**Study text**
He was born in 1638, probably in Aberdeenshire. He studied at Marischal College in Aberdeen and graduated MA in 1658.

He was ordained as minister of Auchinleck in 1663. Whilst in Auchinleck his house was robbed and his family was threatened. The parish was fined 3500 merks by the Privy Council due to this incident. He was translated to second charge of Greyfriars Kirk in Edinburgh in 1669.

In 1672 he moved to second charge of St Giles High Church before returning to Greyfriars in 1674. In 1681 he moved back to St Giles, but as first charge of the Old Kirk quadrant. He was suspended (along with scores of others) in 1689 for expressing his fears of Popery within the emerging Scottish church and for refusing to pray for the incoming King William & Queen Mary but instead praying for King James and the bishops. He may therefore be described as a Jacobite.

**Collected data**
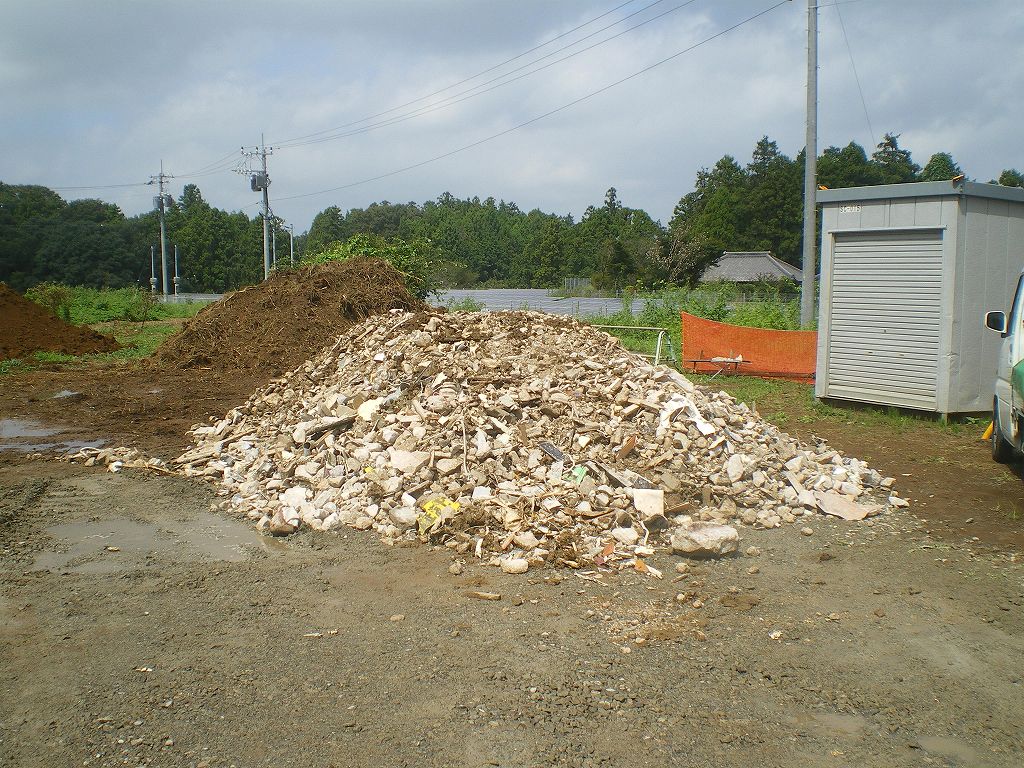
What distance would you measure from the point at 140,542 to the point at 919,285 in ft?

**Tasks and exercises**
- 1) According to the minister's biography, how much was the parish fined by the Privy Council after the robbery at his house?
- 2) Translate this sentence from the minister's biography into Spanish: "He was ordained as minister of Auchinleck in 1663."
- 3) Write the next part of the minister's biography, starting after its final sentence.

**Outputs by task**
- 1) 3500 merks

- 2) Fue ordenado ministro de Auchinleck en 1663.

- 3)
He died on 17 August 1702.

==Family==
He firstly married Jean McLauchlin, who died in 1689 and was buried in Greyfriars Kirkyard.

He secondly married Jean Orrock, widow of Gilbert Lyon, minister of Kinghorn. By the latter he had a son Robert Ramsay (c.1695-1716) who became an Edinburgh merchant (apprenticed to Alexander Callendar in 1709). His daughter Jean Ramsay married Alexander Falconer, an Edinburgh advocate, in 1720. His widow Jean married Robert Cheyne (1650-1735) minister of Girthon near Kirkcudbright.